Stata The Stata listserver
[Date Prev][Date Next][Thread Prev][Thread Next][Date index][Thread index]

st: Re: Kernel density estimation in a large dataset


From   "Eva Poen" <[email protected]>
To   <[email protected]>
Subject   st: Re: Kernel density estimation in a large dataset
Date   Tue, 16 Nov 2004 19:17:02 +0100

Thanks a lot for this suggestion. I am not sure whether I need equally
spaced intervals for the density estimate (this seems to be standard). I
ended up doing

kdensity x, n(1000) gen(grid dens)

sort grid
gen density =.
forvalues i = 2/19426 {
   qui count if grid < x[`i']
   qui replace density = (dens[r(N)] + dens[r(N)+1])/2 in `i'
}

While this approach works, it turns out that it takes nearly as long as
computing the densitiy for all observations in the first place. In the
meantime, I tried this in EViews (with exactly the same data, bandwidth
and N) and found that density estimation and interpolation take about 3
seconds (!) in EViews, while Stata has about 10 Minutes overall. I was
very surprised by this huge difference in speed.

Thanks again and best wishes,
Eva




Nichols, Austin wrote:

> You could
> . sort x
> . gen y=x if mod(_n,20)==0 | _n==1 | _n==_N
> . kdensity x, at(y) gen(xdens)
> . ipolate xdens x, gen(f)
>
> for example.

::::

Render this sentence from the Stata forum post into Spanish: "I was very surprised by this huge difference in speed." Rely on the Stata forum post alone; the material that comes after it plays no part.

• SUPPLIED DATA:
::::

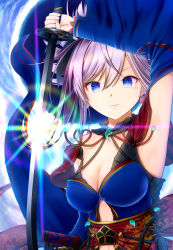 Rule 34 | 1girl, absurdres, arm up, armpits, blue eyes, breasts, choker, cleavage, closed mouth, detached sleeves, earrings, fate/grand order, fate (series), hair between eyes, highres, holding, holding sword, holding weapon, jewelry, katana, long sleeves, looking at viewer, magatama, magatama earrings, medium breasts, miyamoto musashi (fate), miyamoto musashi (third ascension) (fate), myudo-0323, sheath, silver hair, smile, solo, sparkle, sword, weapon, wide sleeves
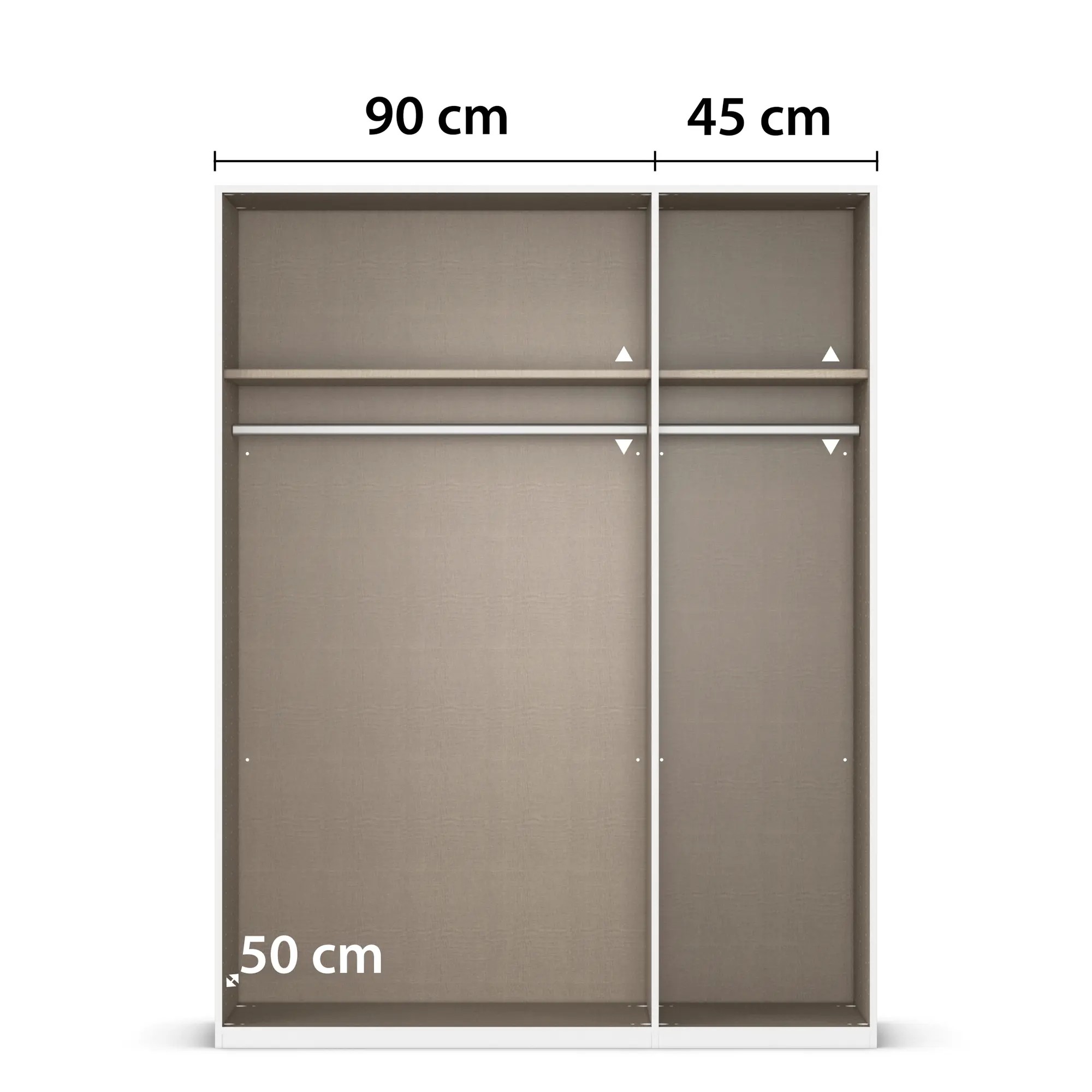 Innenansicht eines 3-türigen Kleiderschranks mit zwei Bereichen, Einlegeböden und Kleiderstangen, Breite 90 cm und 45 cm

::::

• TASK RESPONSE: Me sorprendió mucho esta enorme diferencia de velocidad.